69th Speaker of the Arkansas House of Representatives

Member of the Arkansas House of Representatives
- In office January 13, 1975 – January 10, 1977
- Preceded by: Buddy Turner
- Succeeded by: James L. Shaver, Jr.

Member of the Arkansas House of Representatives from the Forty-seventh district
- In office January 14, 1963 – January 18, 1979
- Preceded by: Gean P. Houston
- Succeeded by: Pat Ellis

Personal details
- Born: August 2, 1935 Heber Springs, Arkansas, U.S.
- Died: March 5, 2026 (aged 90)
- Party: Democratic
- Spouse: Kathy Alexander ​(m. 1994)​
- Education: Hendrix College
- Profession: Businessman

= Cecil L. Alexander =

American politician (1935–2026)

Cecil Lewis Alexander (August 2, 1935 – March 5, 2026) was an American Democratic politician and lobbyist in Arkansas. He was a member of the Arkansas House of Representatives, serving from 1963 to 1979, including a term as Speaker of the House. Alexander later became a lobbyist followed by a tenure as chair of the Arkansas Racing Commission.

==Early life==
Alexander was born to Cecil "Slick" Alexander Sr. and Evelyn Alexander in Heber Springs, Arkansas, on August 2, 1935. He graduated from Heber Springs High School before attending Hendrix College, where he played football and studied business. After graduation, Alexander moved back to Heber Springs, where he taught and coached football for three years. He later owned a restaurant until 1971 and part of Heber Springs Realty until 1980.

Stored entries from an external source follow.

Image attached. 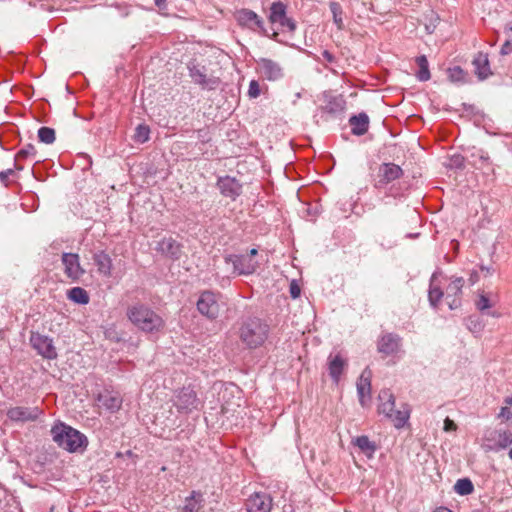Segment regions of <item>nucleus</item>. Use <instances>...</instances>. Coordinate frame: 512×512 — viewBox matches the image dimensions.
Segmentation results:
<instances>
[{"label": "nucleus", "instance_id": "46", "mask_svg": "<svg viewBox=\"0 0 512 512\" xmlns=\"http://www.w3.org/2000/svg\"><path fill=\"white\" fill-rule=\"evenodd\" d=\"M504 33L506 35V38L511 39V41H512V20L506 24Z\"/></svg>", "mask_w": 512, "mask_h": 512}, {"label": "nucleus", "instance_id": "53", "mask_svg": "<svg viewBox=\"0 0 512 512\" xmlns=\"http://www.w3.org/2000/svg\"><path fill=\"white\" fill-rule=\"evenodd\" d=\"M454 162L456 165H459V166L462 164L459 157H456Z\"/></svg>", "mask_w": 512, "mask_h": 512}, {"label": "nucleus", "instance_id": "36", "mask_svg": "<svg viewBox=\"0 0 512 512\" xmlns=\"http://www.w3.org/2000/svg\"><path fill=\"white\" fill-rule=\"evenodd\" d=\"M330 10L333 15L334 23L337 25L339 29L343 26V19H342V8L339 3L337 2H331L330 3Z\"/></svg>", "mask_w": 512, "mask_h": 512}, {"label": "nucleus", "instance_id": "35", "mask_svg": "<svg viewBox=\"0 0 512 512\" xmlns=\"http://www.w3.org/2000/svg\"><path fill=\"white\" fill-rule=\"evenodd\" d=\"M38 138L45 144H51L55 141V131L50 127H41L38 130Z\"/></svg>", "mask_w": 512, "mask_h": 512}, {"label": "nucleus", "instance_id": "10", "mask_svg": "<svg viewBox=\"0 0 512 512\" xmlns=\"http://www.w3.org/2000/svg\"><path fill=\"white\" fill-rule=\"evenodd\" d=\"M225 264H232L233 273L238 275H250L258 267V262L245 255H229L225 257Z\"/></svg>", "mask_w": 512, "mask_h": 512}, {"label": "nucleus", "instance_id": "28", "mask_svg": "<svg viewBox=\"0 0 512 512\" xmlns=\"http://www.w3.org/2000/svg\"><path fill=\"white\" fill-rule=\"evenodd\" d=\"M67 298L81 305H86L90 301L88 292L82 287H73L67 291Z\"/></svg>", "mask_w": 512, "mask_h": 512}, {"label": "nucleus", "instance_id": "14", "mask_svg": "<svg viewBox=\"0 0 512 512\" xmlns=\"http://www.w3.org/2000/svg\"><path fill=\"white\" fill-rule=\"evenodd\" d=\"M272 505V497L265 492H255L245 502L247 512H270Z\"/></svg>", "mask_w": 512, "mask_h": 512}, {"label": "nucleus", "instance_id": "29", "mask_svg": "<svg viewBox=\"0 0 512 512\" xmlns=\"http://www.w3.org/2000/svg\"><path fill=\"white\" fill-rule=\"evenodd\" d=\"M354 444L369 457H372L376 450V445L369 440L367 436H359L354 440Z\"/></svg>", "mask_w": 512, "mask_h": 512}, {"label": "nucleus", "instance_id": "58", "mask_svg": "<svg viewBox=\"0 0 512 512\" xmlns=\"http://www.w3.org/2000/svg\"><path fill=\"white\" fill-rule=\"evenodd\" d=\"M49 512H54V506H52V507L50 508V511H49Z\"/></svg>", "mask_w": 512, "mask_h": 512}, {"label": "nucleus", "instance_id": "8", "mask_svg": "<svg viewBox=\"0 0 512 512\" xmlns=\"http://www.w3.org/2000/svg\"><path fill=\"white\" fill-rule=\"evenodd\" d=\"M30 344L43 358L53 360L57 358V351L53 345V340L38 332H32L30 336Z\"/></svg>", "mask_w": 512, "mask_h": 512}, {"label": "nucleus", "instance_id": "2", "mask_svg": "<svg viewBox=\"0 0 512 512\" xmlns=\"http://www.w3.org/2000/svg\"><path fill=\"white\" fill-rule=\"evenodd\" d=\"M378 412L388 418L395 428H403L410 418V407L402 403L399 408L395 406V397L389 389L380 391Z\"/></svg>", "mask_w": 512, "mask_h": 512}, {"label": "nucleus", "instance_id": "50", "mask_svg": "<svg viewBox=\"0 0 512 512\" xmlns=\"http://www.w3.org/2000/svg\"><path fill=\"white\" fill-rule=\"evenodd\" d=\"M257 253H258V251L255 248H253L250 250V252L248 254H245V256H250L251 259H254V257L257 255Z\"/></svg>", "mask_w": 512, "mask_h": 512}, {"label": "nucleus", "instance_id": "23", "mask_svg": "<svg viewBox=\"0 0 512 512\" xmlns=\"http://www.w3.org/2000/svg\"><path fill=\"white\" fill-rule=\"evenodd\" d=\"M204 504L203 494L199 491H192L190 496L186 497L180 512H206Z\"/></svg>", "mask_w": 512, "mask_h": 512}, {"label": "nucleus", "instance_id": "11", "mask_svg": "<svg viewBox=\"0 0 512 512\" xmlns=\"http://www.w3.org/2000/svg\"><path fill=\"white\" fill-rule=\"evenodd\" d=\"M256 71L261 78L268 81H277L284 76V71L281 65L268 58H260L256 61Z\"/></svg>", "mask_w": 512, "mask_h": 512}, {"label": "nucleus", "instance_id": "42", "mask_svg": "<svg viewBox=\"0 0 512 512\" xmlns=\"http://www.w3.org/2000/svg\"><path fill=\"white\" fill-rule=\"evenodd\" d=\"M499 416L507 421L512 422V411L508 407H502Z\"/></svg>", "mask_w": 512, "mask_h": 512}, {"label": "nucleus", "instance_id": "26", "mask_svg": "<svg viewBox=\"0 0 512 512\" xmlns=\"http://www.w3.org/2000/svg\"><path fill=\"white\" fill-rule=\"evenodd\" d=\"M98 400L101 406L110 412L118 411L122 405V398L116 393L100 394Z\"/></svg>", "mask_w": 512, "mask_h": 512}, {"label": "nucleus", "instance_id": "40", "mask_svg": "<svg viewBox=\"0 0 512 512\" xmlns=\"http://www.w3.org/2000/svg\"><path fill=\"white\" fill-rule=\"evenodd\" d=\"M261 93L258 81L252 80L249 84L248 96L250 98H257Z\"/></svg>", "mask_w": 512, "mask_h": 512}, {"label": "nucleus", "instance_id": "15", "mask_svg": "<svg viewBox=\"0 0 512 512\" xmlns=\"http://www.w3.org/2000/svg\"><path fill=\"white\" fill-rule=\"evenodd\" d=\"M189 75L194 83L200 85L203 89H216L219 81L216 78L208 77L205 68L196 64H189Z\"/></svg>", "mask_w": 512, "mask_h": 512}, {"label": "nucleus", "instance_id": "27", "mask_svg": "<svg viewBox=\"0 0 512 512\" xmlns=\"http://www.w3.org/2000/svg\"><path fill=\"white\" fill-rule=\"evenodd\" d=\"M473 65L480 80L486 79L491 74L487 55L479 53L473 60Z\"/></svg>", "mask_w": 512, "mask_h": 512}, {"label": "nucleus", "instance_id": "55", "mask_svg": "<svg viewBox=\"0 0 512 512\" xmlns=\"http://www.w3.org/2000/svg\"><path fill=\"white\" fill-rule=\"evenodd\" d=\"M277 36H278V32H273V34H272V38H273V39H276V38H277Z\"/></svg>", "mask_w": 512, "mask_h": 512}, {"label": "nucleus", "instance_id": "32", "mask_svg": "<svg viewBox=\"0 0 512 512\" xmlns=\"http://www.w3.org/2000/svg\"><path fill=\"white\" fill-rule=\"evenodd\" d=\"M35 154H36V149H35L34 145L27 144L26 146H24L22 149H20L18 151V153L15 156V162L22 160V159H26L28 157L35 156ZM15 168L17 170L23 169V167L18 165L17 163H15Z\"/></svg>", "mask_w": 512, "mask_h": 512}, {"label": "nucleus", "instance_id": "20", "mask_svg": "<svg viewBox=\"0 0 512 512\" xmlns=\"http://www.w3.org/2000/svg\"><path fill=\"white\" fill-rule=\"evenodd\" d=\"M401 347V338L392 333L385 334L378 342V351L386 356L394 355L399 352Z\"/></svg>", "mask_w": 512, "mask_h": 512}, {"label": "nucleus", "instance_id": "30", "mask_svg": "<svg viewBox=\"0 0 512 512\" xmlns=\"http://www.w3.org/2000/svg\"><path fill=\"white\" fill-rule=\"evenodd\" d=\"M416 63L419 67V71L417 72L416 76L419 81H428L431 77L430 71H429V65L427 58L422 55L416 58Z\"/></svg>", "mask_w": 512, "mask_h": 512}, {"label": "nucleus", "instance_id": "54", "mask_svg": "<svg viewBox=\"0 0 512 512\" xmlns=\"http://www.w3.org/2000/svg\"><path fill=\"white\" fill-rule=\"evenodd\" d=\"M481 270L482 271H486L487 273L490 272V269L488 267H485V266H481Z\"/></svg>", "mask_w": 512, "mask_h": 512}, {"label": "nucleus", "instance_id": "56", "mask_svg": "<svg viewBox=\"0 0 512 512\" xmlns=\"http://www.w3.org/2000/svg\"><path fill=\"white\" fill-rule=\"evenodd\" d=\"M508 455H509V458L512 460V448L510 449Z\"/></svg>", "mask_w": 512, "mask_h": 512}, {"label": "nucleus", "instance_id": "37", "mask_svg": "<svg viewBox=\"0 0 512 512\" xmlns=\"http://www.w3.org/2000/svg\"><path fill=\"white\" fill-rule=\"evenodd\" d=\"M448 76L452 82H462L465 78V72L461 67L455 66L448 70Z\"/></svg>", "mask_w": 512, "mask_h": 512}, {"label": "nucleus", "instance_id": "19", "mask_svg": "<svg viewBox=\"0 0 512 512\" xmlns=\"http://www.w3.org/2000/svg\"><path fill=\"white\" fill-rule=\"evenodd\" d=\"M217 186L222 195L235 200L242 192V185L235 179L229 176L219 178Z\"/></svg>", "mask_w": 512, "mask_h": 512}, {"label": "nucleus", "instance_id": "48", "mask_svg": "<svg viewBox=\"0 0 512 512\" xmlns=\"http://www.w3.org/2000/svg\"><path fill=\"white\" fill-rule=\"evenodd\" d=\"M322 56L328 62H333L334 61V56L329 51H327V50L323 51Z\"/></svg>", "mask_w": 512, "mask_h": 512}, {"label": "nucleus", "instance_id": "39", "mask_svg": "<svg viewBox=\"0 0 512 512\" xmlns=\"http://www.w3.org/2000/svg\"><path fill=\"white\" fill-rule=\"evenodd\" d=\"M494 304L485 294H480L476 301V307L480 311H485L493 307Z\"/></svg>", "mask_w": 512, "mask_h": 512}, {"label": "nucleus", "instance_id": "13", "mask_svg": "<svg viewBox=\"0 0 512 512\" xmlns=\"http://www.w3.org/2000/svg\"><path fill=\"white\" fill-rule=\"evenodd\" d=\"M403 174L400 166L394 163H384L379 167L374 187L382 189L394 180L399 179Z\"/></svg>", "mask_w": 512, "mask_h": 512}, {"label": "nucleus", "instance_id": "4", "mask_svg": "<svg viewBox=\"0 0 512 512\" xmlns=\"http://www.w3.org/2000/svg\"><path fill=\"white\" fill-rule=\"evenodd\" d=\"M269 327L257 317L248 318L240 328L239 336L241 341L249 348L261 346L267 339Z\"/></svg>", "mask_w": 512, "mask_h": 512}, {"label": "nucleus", "instance_id": "47", "mask_svg": "<svg viewBox=\"0 0 512 512\" xmlns=\"http://www.w3.org/2000/svg\"><path fill=\"white\" fill-rule=\"evenodd\" d=\"M479 280L478 273L476 271L471 272L469 281L471 285H474Z\"/></svg>", "mask_w": 512, "mask_h": 512}, {"label": "nucleus", "instance_id": "18", "mask_svg": "<svg viewBox=\"0 0 512 512\" xmlns=\"http://www.w3.org/2000/svg\"><path fill=\"white\" fill-rule=\"evenodd\" d=\"M40 414L41 410L37 407L28 408L18 406L10 408L7 412L8 418L16 422L33 421L36 420Z\"/></svg>", "mask_w": 512, "mask_h": 512}, {"label": "nucleus", "instance_id": "7", "mask_svg": "<svg viewBox=\"0 0 512 512\" xmlns=\"http://www.w3.org/2000/svg\"><path fill=\"white\" fill-rule=\"evenodd\" d=\"M174 404L178 411L183 413H190L201 407V401L190 387H184L177 393Z\"/></svg>", "mask_w": 512, "mask_h": 512}, {"label": "nucleus", "instance_id": "33", "mask_svg": "<svg viewBox=\"0 0 512 512\" xmlns=\"http://www.w3.org/2000/svg\"><path fill=\"white\" fill-rule=\"evenodd\" d=\"M434 277L435 276L433 275L428 297H429L430 304L433 307H437V305L440 302V300L442 299L444 293L439 287L433 285Z\"/></svg>", "mask_w": 512, "mask_h": 512}, {"label": "nucleus", "instance_id": "49", "mask_svg": "<svg viewBox=\"0 0 512 512\" xmlns=\"http://www.w3.org/2000/svg\"><path fill=\"white\" fill-rule=\"evenodd\" d=\"M154 2L155 5L160 9L165 8L166 6V0H154Z\"/></svg>", "mask_w": 512, "mask_h": 512}, {"label": "nucleus", "instance_id": "45", "mask_svg": "<svg viewBox=\"0 0 512 512\" xmlns=\"http://www.w3.org/2000/svg\"><path fill=\"white\" fill-rule=\"evenodd\" d=\"M14 173L13 169H7L5 171L0 172V180L2 182H6L8 177Z\"/></svg>", "mask_w": 512, "mask_h": 512}, {"label": "nucleus", "instance_id": "22", "mask_svg": "<svg viewBox=\"0 0 512 512\" xmlns=\"http://www.w3.org/2000/svg\"><path fill=\"white\" fill-rule=\"evenodd\" d=\"M371 372L365 369L360 375L357 381V393L359 401L362 406L366 405V402L370 400L371 394Z\"/></svg>", "mask_w": 512, "mask_h": 512}, {"label": "nucleus", "instance_id": "24", "mask_svg": "<svg viewBox=\"0 0 512 512\" xmlns=\"http://www.w3.org/2000/svg\"><path fill=\"white\" fill-rule=\"evenodd\" d=\"M346 366V360L340 355H330L328 358V371L329 375L335 383H338L340 376Z\"/></svg>", "mask_w": 512, "mask_h": 512}, {"label": "nucleus", "instance_id": "38", "mask_svg": "<svg viewBox=\"0 0 512 512\" xmlns=\"http://www.w3.org/2000/svg\"><path fill=\"white\" fill-rule=\"evenodd\" d=\"M512 444V433L504 431L499 433L497 445L501 449H505Z\"/></svg>", "mask_w": 512, "mask_h": 512}, {"label": "nucleus", "instance_id": "5", "mask_svg": "<svg viewBox=\"0 0 512 512\" xmlns=\"http://www.w3.org/2000/svg\"><path fill=\"white\" fill-rule=\"evenodd\" d=\"M268 18L270 23L277 25L282 32L294 33L297 28L296 21L287 15V7L281 1L271 4Z\"/></svg>", "mask_w": 512, "mask_h": 512}, {"label": "nucleus", "instance_id": "34", "mask_svg": "<svg viewBox=\"0 0 512 512\" xmlns=\"http://www.w3.org/2000/svg\"><path fill=\"white\" fill-rule=\"evenodd\" d=\"M150 128L147 125L140 124L135 129L134 141L137 143H145L149 140Z\"/></svg>", "mask_w": 512, "mask_h": 512}, {"label": "nucleus", "instance_id": "3", "mask_svg": "<svg viewBox=\"0 0 512 512\" xmlns=\"http://www.w3.org/2000/svg\"><path fill=\"white\" fill-rule=\"evenodd\" d=\"M51 435L53 441L68 452L83 451L88 444L87 437L83 433L63 423L54 425Z\"/></svg>", "mask_w": 512, "mask_h": 512}, {"label": "nucleus", "instance_id": "12", "mask_svg": "<svg viewBox=\"0 0 512 512\" xmlns=\"http://www.w3.org/2000/svg\"><path fill=\"white\" fill-rule=\"evenodd\" d=\"M61 261L64 273L72 282H77L85 274V269L80 264L79 255L76 253H63Z\"/></svg>", "mask_w": 512, "mask_h": 512}, {"label": "nucleus", "instance_id": "16", "mask_svg": "<svg viewBox=\"0 0 512 512\" xmlns=\"http://www.w3.org/2000/svg\"><path fill=\"white\" fill-rule=\"evenodd\" d=\"M155 250L172 260H179L182 254L181 244L172 237H164L159 240Z\"/></svg>", "mask_w": 512, "mask_h": 512}, {"label": "nucleus", "instance_id": "31", "mask_svg": "<svg viewBox=\"0 0 512 512\" xmlns=\"http://www.w3.org/2000/svg\"><path fill=\"white\" fill-rule=\"evenodd\" d=\"M454 489H455L456 493L464 496V495L471 494L474 490V486L470 479L462 478L456 482Z\"/></svg>", "mask_w": 512, "mask_h": 512}, {"label": "nucleus", "instance_id": "44", "mask_svg": "<svg viewBox=\"0 0 512 512\" xmlns=\"http://www.w3.org/2000/svg\"><path fill=\"white\" fill-rule=\"evenodd\" d=\"M300 288L299 286L295 283V282H292L291 285H290V294H291V297L296 299L300 296Z\"/></svg>", "mask_w": 512, "mask_h": 512}, {"label": "nucleus", "instance_id": "51", "mask_svg": "<svg viewBox=\"0 0 512 512\" xmlns=\"http://www.w3.org/2000/svg\"><path fill=\"white\" fill-rule=\"evenodd\" d=\"M434 512H452V511L446 507H439Z\"/></svg>", "mask_w": 512, "mask_h": 512}, {"label": "nucleus", "instance_id": "17", "mask_svg": "<svg viewBox=\"0 0 512 512\" xmlns=\"http://www.w3.org/2000/svg\"><path fill=\"white\" fill-rule=\"evenodd\" d=\"M464 286V279L462 277H455L451 280L446 287V301L451 310L460 306V298L458 297Z\"/></svg>", "mask_w": 512, "mask_h": 512}, {"label": "nucleus", "instance_id": "52", "mask_svg": "<svg viewBox=\"0 0 512 512\" xmlns=\"http://www.w3.org/2000/svg\"><path fill=\"white\" fill-rule=\"evenodd\" d=\"M504 402L507 405H512V396L506 397Z\"/></svg>", "mask_w": 512, "mask_h": 512}, {"label": "nucleus", "instance_id": "1", "mask_svg": "<svg viewBox=\"0 0 512 512\" xmlns=\"http://www.w3.org/2000/svg\"><path fill=\"white\" fill-rule=\"evenodd\" d=\"M129 321L145 333H157L164 327V320L150 306L137 302L127 308Z\"/></svg>", "mask_w": 512, "mask_h": 512}, {"label": "nucleus", "instance_id": "57", "mask_svg": "<svg viewBox=\"0 0 512 512\" xmlns=\"http://www.w3.org/2000/svg\"><path fill=\"white\" fill-rule=\"evenodd\" d=\"M228 409L226 407H222V412L227 413Z\"/></svg>", "mask_w": 512, "mask_h": 512}, {"label": "nucleus", "instance_id": "9", "mask_svg": "<svg viewBox=\"0 0 512 512\" xmlns=\"http://www.w3.org/2000/svg\"><path fill=\"white\" fill-rule=\"evenodd\" d=\"M235 19L241 27L247 28L254 32H261L263 34L266 33L262 18L252 10L240 9L236 11Z\"/></svg>", "mask_w": 512, "mask_h": 512}, {"label": "nucleus", "instance_id": "43", "mask_svg": "<svg viewBox=\"0 0 512 512\" xmlns=\"http://www.w3.org/2000/svg\"><path fill=\"white\" fill-rule=\"evenodd\" d=\"M457 429V425L455 422L449 418L444 420V430L445 431H455Z\"/></svg>", "mask_w": 512, "mask_h": 512}, {"label": "nucleus", "instance_id": "25", "mask_svg": "<svg viewBox=\"0 0 512 512\" xmlns=\"http://www.w3.org/2000/svg\"><path fill=\"white\" fill-rule=\"evenodd\" d=\"M351 131L354 135H364L369 128V117L365 113H360L357 116H352L349 120Z\"/></svg>", "mask_w": 512, "mask_h": 512}, {"label": "nucleus", "instance_id": "6", "mask_svg": "<svg viewBox=\"0 0 512 512\" xmlns=\"http://www.w3.org/2000/svg\"><path fill=\"white\" fill-rule=\"evenodd\" d=\"M219 300V294L212 291H204L197 301V309L203 316L209 319H215L220 312Z\"/></svg>", "mask_w": 512, "mask_h": 512}, {"label": "nucleus", "instance_id": "21", "mask_svg": "<svg viewBox=\"0 0 512 512\" xmlns=\"http://www.w3.org/2000/svg\"><path fill=\"white\" fill-rule=\"evenodd\" d=\"M92 260L97 267V272L104 276L110 277L112 274L113 262L109 254L103 250L95 251L92 255Z\"/></svg>", "mask_w": 512, "mask_h": 512}, {"label": "nucleus", "instance_id": "41", "mask_svg": "<svg viewBox=\"0 0 512 512\" xmlns=\"http://www.w3.org/2000/svg\"><path fill=\"white\" fill-rule=\"evenodd\" d=\"M510 53H512V41L511 39L506 38L504 44L501 47L500 54L504 56Z\"/></svg>", "mask_w": 512, "mask_h": 512}]
</instances>
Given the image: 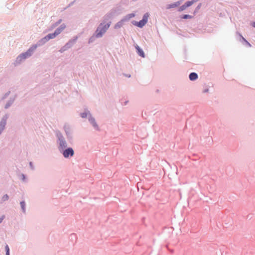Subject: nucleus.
Instances as JSON below:
<instances>
[{
  "mask_svg": "<svg viewBox=\"0 0 255 255\" xmlns=\"http://www.w3.org/2000/svg\"><path fill=\"white\" fill-rule=\"evenodd\" d=\"M110 26V23H107V24H105L104 25H103L102 24H101L96 30V37H102L103 34L106 32V31L109 28Z\"/></svg>",
  "mask_w": 255,
  "mask_h": 255,
  "instance_id": "1",
  "label": "nucleus"
},
{
  "mask_svg": "<svg viewBox=\"0 0 255 255\" xmlns=\"http://www.w3.org/2000/svg\"><path fill=\"white\" fill-rule=\"evenodd\" d=\"M62 32V29H57L53 33H50L45 36L41 40V42L43 43L48 41L50 39L55 38L57 35Z\"/></svg>",
  "mask_w": 255,
  "mask_h": 255,
  "instance_id": "2",
  "label": "nucleus"
},
{
  "mask_svg": "<svg viewBox=\"0 0 255 255\" xmlns=\"http://www.w3.org/2000/svg\"><path fill=\"white\" fill-rule=\"evenodd\" d=\"M148 17L149 14L148 13H146L143 15L142 20H140L139 22L133 21H132V24L139 27H142L147 23Z\"/></svg>",
  "mask_w": 255,
  "mask_h": 255,
  "instance_id": "3",
  "label": "nucleus"
},
{
  "mask_svg": "<svg viewBox=\"0 0 255 255\" xmlns=\"http://www.w3.org/2000/svg\"><path fill=\"white\" fill-rule=\"evenodd\" d=\"M74 153V150L72 148H68L65 150V157H72Z\"/></svg>",
  "mask_w": 255,
  "mask_h": 255,
  "instance_id": "4",
  "label": "nucleus"
},
{
  "mask_svg": "<svg viewBox=\"0 0 255 255\" xmlns=\"http://www.w3.org/2000/svg\"><path fill=\"white\" fill-rule=\"evenodd\" d=\"M180 4V2L179 1H177V2H176L174 3L168 4L166 6V8L167 9H170V8H174V7H177Z\"/></svg>",
  "mask_w": 255,
  "mask_h": 255,
  "instance_id": "5",
  "label": "nucleus"
},
{
  "mask_svg": "<svg viewBox=\"0 0 255 255\" xmlns=\"http://www.w3.org/2000/svg\"><path fill=\"white\" fill-rule=\"evenodd\" d=\"M135 48L137 50L138 54L142 57H144L145 55L144 52L142 49L140 48V47L138 45H136L135 46Z\"/></svg>",
  "mask_w": 255,
  "mask_h": 255,
  "instance_id": "6",
  "label": "nucleus"
},
{
  "mask_svg": "<svg viewBox=\"0 0 255 255\" xmlns=\"http://www.w3.org/2000/svg\"><path fill=\"white\" fill-rule=\"evenodd\" d=\"M197 78L198 75L196 73L193 72L189 75V79L190 80H195L196 79H197Z\"/></svg>",
  "mask_w": 255,
  "mask_h": 255,
  "instance_id": "7",
  "label": "nucleus"
},
{
  "mask_svg": "<svg viewBox=\"0 0 255 255\" xmlns=\"http://www.w3.org/2000/svg\"><path fill=\"white\" fill-rule=\"evenodd\" d=\"M30 55V54L28 52H26L25 53L21 54V55H20L19 56L18 58H20V59H25L27 57H28Z\"/></svg>",
  "mask_w": 255,
  "mask_h": 255,
  "instance_id": "8",
  "label": "nucleus"
},
{
  "mask_svg": "<svg viewBox=\"0 0 255 255\" xmlns=\"http://www.w3.org/2000/svg\"><path fill=\"white\" fill-rule=\"evenodd\" d=\"M135 16V14L134 13H130V14H128L126 17L125 18H124V19L122 20V21L123 20H128L133 17H134Z\"/></svg>",
  "mask_w": 255,
  "mask_h": 255,
  "instance_id": "9",
  "label": "nucleus"
},
{
  "mask_svg": "<svg viewBox=\"0 0 255 255\" xmlns=\"http://www.w3.org/2000/svg\"><path fill=\"white\" fill-rule=\"evenodd\" d=\"M197 0H193L192 1H189L186 2L185 4L186 6V7H189L192 5L194 2H195Z\"/></svg>",
  "mask_w": 255,
  "mask_h": 255,
  "instance_id": "10",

==Arkansas House of Representatives==
In the House, Alexander focused on the tourism industry of the Greers Ferry Lake region in the Ozarks. He won his first election in 1963 by four votes to represent Cleburne County and was seated in the 64th Arkansas General Assembly. He was reelected in 1964. The districts were modified in the 1966 elections; Alexander now represented the 14th District, which contained Cleburne, Faulkner, and Van Buren counties alongside J.C. "Bud" Dawson and later A.J. "Arch" Troxell. The districts were modified again for the 69th Arkansas General Assembly, shifting Alexander to represent Cleburne and Van Buren counties alone in the 47th District. Alexander served as the Speaker of the Arkansas House of Representatives in the 70th Arkansas General Assembly, followed by one additional term in the House before retiring.

Alexander unsuccessfully sought to represent Arkansas's 2nd congressional district in 1978, and as Lieutenant Governor of Arkansas in 1980.

==Lobbying and Racing Commission==
Alexander retired and became a lobbyist, quickly becoming one of the state's most powerful and influential. He began representing Entergy in 1980, who hired him for his relationships with legislators despite no energy experience. He was named top lobbyist in a survey of legislators in 1995 and 1999.

Alexander, who had attended horseraces at Oaklawn Park in Hot Springs, Arkansas in 1965, owned a racehorse in the 1980s. Appointed to the Arkansas Racing Commission by Jim Guy Tucker in 1993, he was later re-appointed by Mike Huckabee and Mike Beebe.

==Death==
Alexander died on March 5, 2026, at the age of 90.